Les vibrions cholériques survivent bien à basse température; ils survivent dans la glace jusqu'à 1 mois, dans l'eau de mer jusqu'à 47 jours, dans l'eau de rivière de 3 à 5 jours à plusieurs semaines, dans le sol de 8 jours à 3 mois, dans les excréments jusqu'à 3 jours, sur les légumes crus de 2 à 4 jours et sur les fruits de 1 à 2 jours. Les vibrions cholériques meurent en 5 minutes à 80 °C et instantanément à 100 °C; ils sont très sensibles aux acides, à la sécheresse et à la lumière directe du soleil, sous l'influence deLa chloramine et d’autres désinfectants meurent en 5 à 15 minutes, persistent bien et longtemps et se multiplient même dans les plans d’eau libres et les eaux usées riches en matière organique.

Pathogénèse du choléra

La porte d'entrée de l'infection est le tube digestif. La maladie ne se développe que lorsque les agents pathogènes franchissent la barrière gastrique (ce phénomène est généralement observé pendant la période de sécrétion basale, lorsque le pH du contenu gastrique est proche de 7), atteignent l'intestin grêle, où ils commencent à se multiplier intensément et à sécréter une exotoxine. L'entérotoxine, ou choléragène, détermine l'apparition des principales manifestations du choléra. Le syndrome cholérique est associé à la présence de deux substances dans ce vibrion: une entérotoxine protéique (choléragène, exotoxine) et une neuraminidase. Le choléragène se lie à une protéine spécifique.Récepteur entérocytaire - ganglioside. Sous l'action de la neuraminidase, un récepteur spécifique se forme à partir des gangliosides. Le complexe récepteur spécifique du choléra active l'adénylate cyclase, qui initie la synthèse d'AMPc. L'adénosine triphosphate régule la sécrétion d'eau et d'électrolytes de la cellule vers la lumière intestinale grâce à une pompe ionique. En conséquence, la muqueuse de l'intestin grêle commence à sécréter une quantité importante de liquide isotonique, qui n'a pas le temps d'être absorbé par le côlon; une diarrhée isotonique se développe. Avec 1 litre de selles, l'organisme perd 5 g de chlorure de sodium, 4 g de bicarbonate de sodium et 1 g de chlorure de potassium. L'ajout de vomissements augmente le volume de liquide perdu.

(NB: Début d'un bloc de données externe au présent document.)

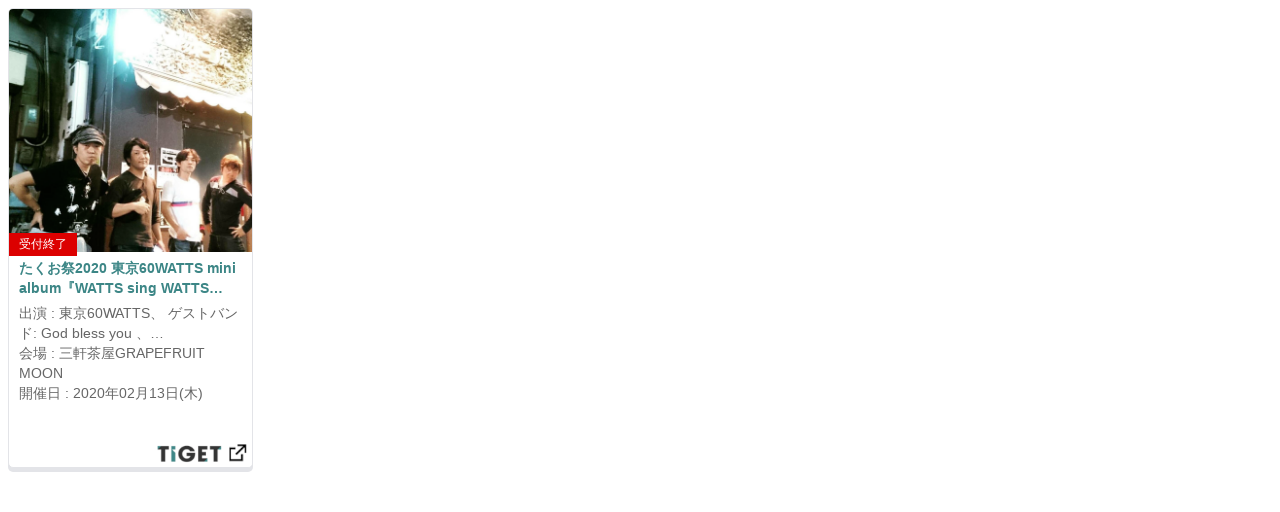

--- FILE ---
content_type: text/html; charset=utf-8
request_url: https://tiget.net/events/75966/widgets
body_size: 8615
content:
<!DOCTYPE html><html lang="ja" xml:lang="ja" xmlns="http://www.w3.org/1999/xhtml" xmlns:fb="http://www.facebook.com/2008/fbml"><head><meta content="text/html; charset=utf-8" http-equiv="content-type" /><meta content="width=device-width, initial-scale=1.0" name="viewport" /><meta content="開催日:2020年02月13日(木) 出演:東京60WATTS、 ゲストバンド: God bless you 、DAISUKE&amp;TAKUO 会場:三軒茶屋GRAPEFRUIT MOON  日程：2019年2月13日（木） 会場：三軒茶屋GRAPEFRUIT MOON 　 イベントタイトル：たくお祭2020東京60WATTS mini album『WATTS sing WATTS songs』レコ発ツアー 　ゲストバンド:God bless youDAISUKE&amp;TAKUO開場開演：19:00/19:30料金：前¥3,000/当日¥3,500（共に+1order）" name="description" /><meta content="開催日:2020年02月13日(木) 出演:東京60WATTS、 ゲストバンド: God bless you 、DAISUKE&amp;TAKUO 会場:三軒茶屋GRAPEFRUIT MOON  日程：2019年2月13日（木） 会場：三軒茶屋GRAPEFRUIT MOON 　 イベントタイトル：たくお祭2020東京60WATTS mini album『WATTS sing WATTS songs』レコ発ツアー 　ゲストバンド:God bless youDAISUKE&amp;TAKUO開場開演：19:00/19:30料金：前¥3,000/当日¥3,500（共に+1order）" name="keyword" /><meta content="noindex" name="robots" /><meta content="1497106270502515" property="fb:app_id" /><meta content="ja_JP" property="og:locale" /><meta content="website" property="og:type" /><meta content="https://tiget.net/events/75966/widgets" property="og:url" /><meta content="summary_large_image" name="twitter:card" /><meta content="たくお祭2020 東京60WATTS mini album『WATTS sing WATTS songs』レコ発ツアー" name="twitter:title" /><meta content="@tigetnet" name="twitter:site" /><meta content="開催日:2020年02月13日(木) 出演:東京60WATTS、 ゲストバンド: God bless you 、DAISUKE&amp;TAKUO 会場:三軒茶屋GRAPEFRUIT MOON  日程：2019年2月13日（木） 会場：三軒茶屋GRAPEFRUIT MOON 　 イベントタイトル：たくお祭2020東京60WATTS mini album『WATTS sing WATTS songs』レコ発ツアー 　ゲストバンド:God bless youDAISUKE&amp;TAKUO開場開演：19:00/19:30料金：前¥3,000/当日¥3,500（共に+1order）" name="twitter:description" /><meta content="https://d13rtcers002cb.cloudfront.net/images/1e5767ca-d67c-4b63-9f81-4f94fc4205f0" name="twitter:image" /><meta content="TIGET" property="og:site_name" /><meta content="たくお祭2020 東京60WATTS mini album『WATTS sing WATTS songs』レコ発ツアー | TIGET | ライブイベントのチケット販売・購入・予約" property="og:title" /><meta content="開催日:2020年02月13日(木) 出演:東京60WATTS、 ゲストバンド: God bless you 、DAISUKE&amp;TAKUO 会場:三軒茶屋GRAPEFRUIT MOON  日程：2019年2月13日（木） 会場：三軒茶屋GRAPEFRUIT MOON 　 イベントタイトル：たくお祭2020東京60WATTS mini album『WATTS sing WATTS songs』レコ発ツアー 　ゲストバンド:God bless youDAISUKE&amp;TAKUO開場開演：19:00/19:30料金：前¥3,000/当日¥3,500（共に+1order）" property="og:description" /><meta content="#3c8c8c" name="theme-color" /><meta name="csrf-param" content="authenticity_token" />
<meta name="csrf-token" content="OZD8nJepvI0SHDaGBXkgf9PVPX1HeZf9bGgZX0fJvnZeqm2BBKCG+eqYJYCrPWSXLMbGFBxidvdoX8Q2w7rdqw==" /><title>たくお祭2020 東京60WATTS mini album『WATTS sing WATTS songs』レコ発ツアー | TIGET | ライブイベントのチケット販売・購入・予約</title></head><body class="boxes-widget"><div class="box"><script async="" src="//pagead2.googlesyndication.com/pagead/js/adsbygoogle.js"></script><script src="//code.jquery.com/jquery.js"></script><div class="box-in"><div class="box-thumbnail"><p class="strong text-danger">このイベントはすでに終了しています。</p><a href="/events/75966"><img class="thumb" src="https://d13rtcers002cb.cloudfront.net/images/1e5767ca-d67c-4b63-9f81-4f94fc4205f0" /><div class="status-box"><div class="status"><div class="ticket-status red">受付終了</div></div></div></a></div><div class="box-title"><div class="shortening-text"><a href="/events/75966">たくお祭2020 東京60WATTS mini album『WATTS sing WATTS songs』レコ発ツアー</a></div></div><div class="performer-box"><div class="performer shortening-text">出演 : 東京60WATTS、 ゲストバンド: God bless you 、DAISUKE&amp;TAKUO</div></div><div class="place-box"><div class="place shortening-text">会場 : 三軒茶屋GRAPEFRUIT MOON </div></div><div class="play-date-box"><div class="play_datetime">開催日 : 2020年02月13日(木)</div></div><a href="/events/75966"><img class="tiget_link" src="//d13rtcers002cb.cloudfront.net/assets/tiget_link-975277850cbeb7c0217af67122b35fab35891978e864aaec29fa6302178e5fac.png" /></a></div><script>$(function(){
  var userAgent = window.navigator.userAgent.toLowerCase();

  $("a").on('click',function(){
    var href = this.href + "?from=widget";
    href = href.replace('https', 'http');
    window.open(href, '_blank');
    return false;
  });
  $('.shortening-text').each(function() {

    if(userAgent.indexOf('firefox') != -1 || userAgent.indexOf('msie') != -1 ||
      userAgent.indexOf('trident') != -1 ) {

      var $target = $(this);

      // オリジナルの文章を取得する
      var html = $target.html();

      // 対象の要素を、高さにautoを指定し非表示で複製する
      var $clone = $target.clone();
      $clone
        .css({
          display: 'none',
          position : 'absolute',
          overflow : 'visible'
        })
        .width($target.width())
        .height('auto');

      // DOMを一旦追加
      $target.after($clone);

      // 指定した高さになるまで、1文字ずつ消去していく。 +2 は高さ調整。
      while((html.length > 0) && ($clone.height() > $target.height() + 2)) {
        html = html.substr(0, html.length - 1);
        $clone.html(html + '...');
      }

      // 文章を入れ替えて、複製した要素を削除する
      $target.html($clone.html());
      $clone.remove();
    }
  });
});</script><style type="text/css">body{font-family:"Helvetica Neue", Helvetica, Arial, sans-serif;font-size:14px;line-height:1.42857143;color:#333333;background-color:#ffffff}*{-webkit-box-sizing:border-box;-moz-box-sizing:border-box;box-sizing:border-box;word-wrap:break-word;-webkit-hyphens:auto;-moz-hyphens:auto;-ms-hyphens:auto;hyphens:auto;object-fit:cover}.boxes-widget{background:none;width:245px !important;height:465px !important}.boxes-widget .box{width:245px !important;height:460px !important;margin:0 !important}.boxes-widget .box .box-in{height:460px !important}.box .box-in{background-color:#fff;border:1px solid #3c8c8c;border-color:#e3e4e8;-webkit-box-shadow:#e3e4e8 0 4px 0;box-shadow:#e3e4e8 0 4px 0;margin-bottom:4px;border-top-right-radius:5px;border-top-left-radius:5px;border-bottom-right-radius:5px;border-bottom-left-radius:5px;position:relative;padding-bottom:130px;width:100%;color:#666666}.box .box-in .box-thumbnail{display:block;position:relative}.box .box-in .box-thumbnail img{height:100%;width:100%}.box .box-in .box-thumbnail:after{padding-top:100%;display:block;content:""}.box .box-in .box-thumbnail>*{display:block;position:absolute;top:0;left:0;right:0;bottom:0}.box .box-in .box-title{overflow:hidden;padding:0px 10px;margin:6px 0px 6px 0px}.box .box-in .box-title a{display:block;color:#3c8686;font-weight:bold;text-decoration:none}.box .box-in .performer-box{padding:1px 10px;overflow:hidden}.box .box-in .play-date-box{padding:1px 10px;overflow:hidden}.box .box-in .place-box{padding:1px 10px;overflow:hidden}.box .box-in .shortening-text{height:38px;display:-webkit-box;-webkit-box-orient:vertical;-webkit-line-clamp:2;white-space:normal}.box .box-in .reservation-start-box{padding:1px 10px 5px 10px}.box .box-in .tiget_link{height:28px;width:100px;position:absolute;bottom:0;right:0}.box .box-in .event_link{height:40px;background-color:#3c8c8c;text-decoration:none;font-weight:bold;position:absolute;bottom:5px;padding:5px;display:table;margin-left:5px;margin-right:5px;width:96%}.box .box-in .event_link .text_link{color:#ffffff;display:table-cell;vertical-align:middle;text-align:center}.box .box-in .event_link a{top:0px;bottom:5px;position:abslute;height:100%;width:100%}.box>*{overflow:hidden}.status-box{position:absolute;margin-top:-24px;height:24px}.status-box .status{position:relative;display:inline}.status-box .status .ticket-status{float:left;font-size:12px;padding:3px 10px}.status-box .status .ticket-status.black{background-color:black;color:#fdc600}.status-box .status .ticket-status.red{background-color:#dc0000;color:white}</style></div></body></html>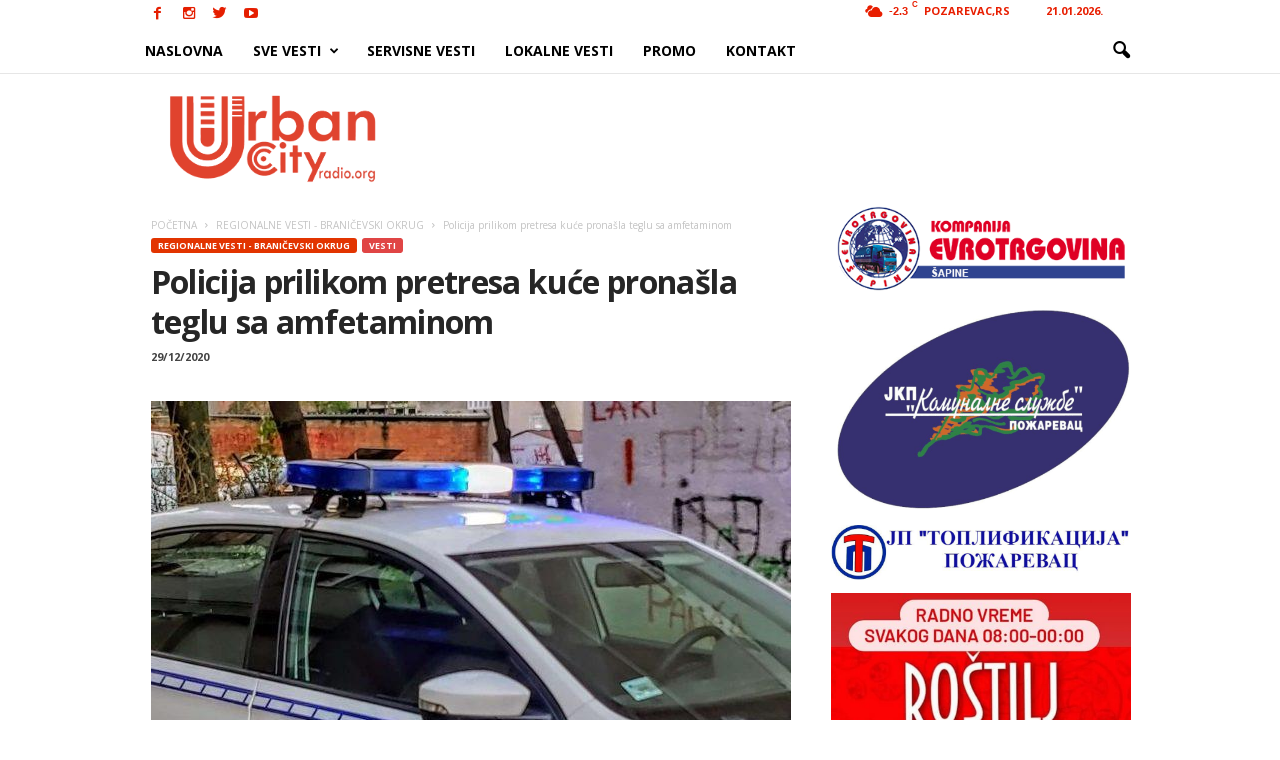

--- FILE ---
content_type: text/html; charset=UTF-8
request_url: https://urbancityradio.org/wp-admin/admin-ajax.php?td_theme_name=Newsmag&v=3.0
body_size: -148
content:
{"65020":622}

--- FILE ---
content_type: text/html; charset=utf-8
request_url: https://www.google.com/recaptcha/api2/aframe
body_size: 268
content:
<!DOCTYPE HTML><html><head><meta http-equiv="content-type" content="text/html; charset=UTF-8"></head><body><script nonce="ViXhQio8p7kva9RLG4pPCw">/** Anti-fraud and anti-abuse applications only. See google.com/recaptcha */ try{var clients={'sodar':'https://pagead2.googlesyndication.com/pagead/sodar?'};window.addEventListener("message",function(a){try{if(a.source===window.parent){var b=JSON.parse(a.data);var c=clients[b['id']];if(c){var d=document.createElement('img');d.src=c+b['params']+'&rc='+(localStorage.getItem("rc::a")?sessionStorage.getItem("rc::b"):"");window.document.body.appendChild(d);sessionStorage.setItem("rc::e",parseInt(sessionStorage.getItem("rc::e")||0)+1);localStorage.setItem("rc::h",'1769037535057');}}}catch(b){}});window.parent.postMessage("_grecaptcha_ready", "*");}catch(b){}</script></body></html>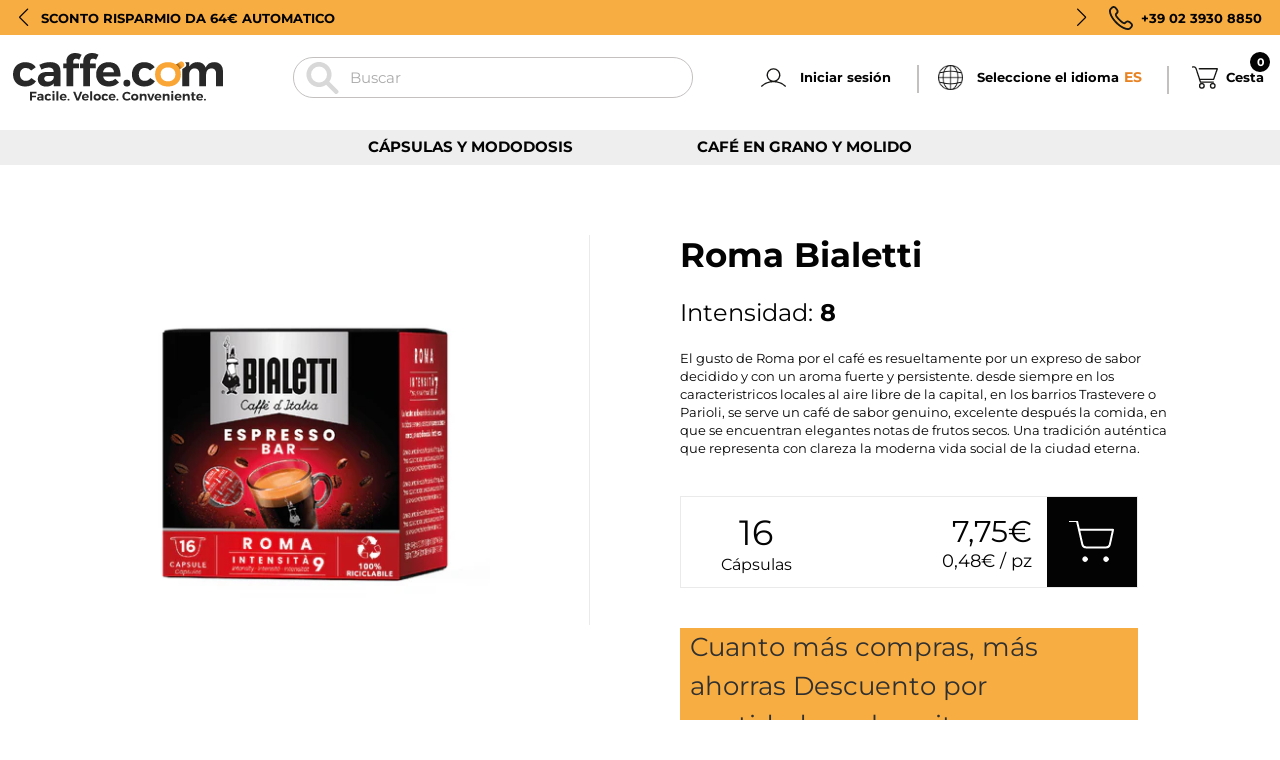

--- FILE ---
content_type: text/javascript; charset=utf-8
request_url: https://www.caffe.com/es-es/cart.js
body_size: -95
content:
{"token":"hWN7p85MYtENqwpf5wkbOyLi?key=c91e591b8f96858b00fa81c6fed40471","note":"","attributes":{"language":"es"},"original_total_price":0,"total_price":0,"total_discount":0,"total_weight":0.0,"item_count":0,"items":[],"requires_shipping":false,"currency":"EUR","items_subtotal_price":0,"cart_level_discount_applications":[],"discount_codes":[]}

--- FILE ---
content_type: text/javascript; charset=utf-8
request_url: https://www.caffe.com/es-es/cart/update.js
body_size: 433
content:
{"token":"hWN7p85MYtENqwpf5wkbOyLi?key=c91e591b8f96858b00fa81c6fed40471","note":null,"attributes":{"language":"es"},"original_total_price":0,"total_price":0,"total_discount":0,"total_weight":0.0,"item_count":0,"items":[],"requires_shipping":false,"currency":"EUR","items_subtotal_price":0,"cart_level_discount_applications":[],"discount_codes":[],"items_changelog":{"added":[]}}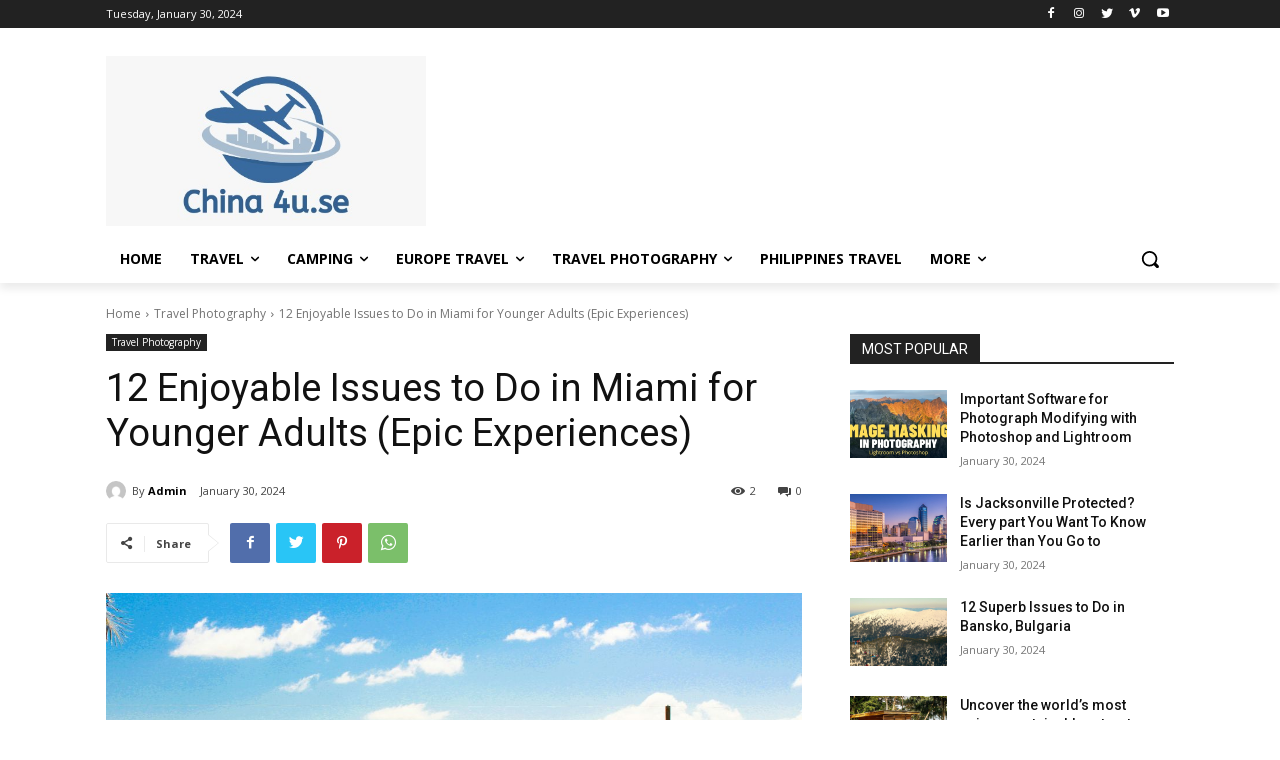

--- FILE ---
content_type: text/html; charset=utf-8
request_url: https://www.google.com/recaptcha/api2/aframe
body_size: 266
content:
<!DOCTYPE HTML><html><head><meta http-equiv="content-type" content="text/html; charset=UTF-8"></head><body><script nonce="4Tu68yv_vdxiJReBMZpr6A">/** Anti-fraud and anti-abuse applications only. See google.com/recaptcha */ try{var clients={'sodar':'https://pagead2.googlesyndication.com/pagead/sodar?'};window.addEventListener("message",function(a){try{if(a.source===window.parent){var b=JSON.parse(a.data);var c=clients[b['id']];if(c){var d=document.createElement('img');d.src=c+b['params']+'&rc='+(localStorage.getItem("rc::a")?sessionStorage.getItem("rc::b"):"");window.document.body.appendChild(d);sessionStorage.setItem("rc::e",parseInt(sessionStorage.getItem("rc::e")||0)+1);localStorage.setItem("rc::h",'1769022092210');}}}catch(b){}});window.parent.postMessage("_grecaptcha_ready", "*");}catch(b){}</script></body></html>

En conséquence, le volume plasmatique diminue, le volume sanguin circulant diminue et s'épaissit. Le liquide est redistribué de l'espace interstitiel vers l'espace intravasculaire. Des troubles hémodynamiques et microcirculatoires surviennent, entraînant un choc déshydratant et une insuffisance rénale aiguë. Une acidose métabolique se développe, accompagnée de convulsions. L'hypokaliémie provoque une arythmie, une hypotension, des modifications myocardiques et une atonie intestinale.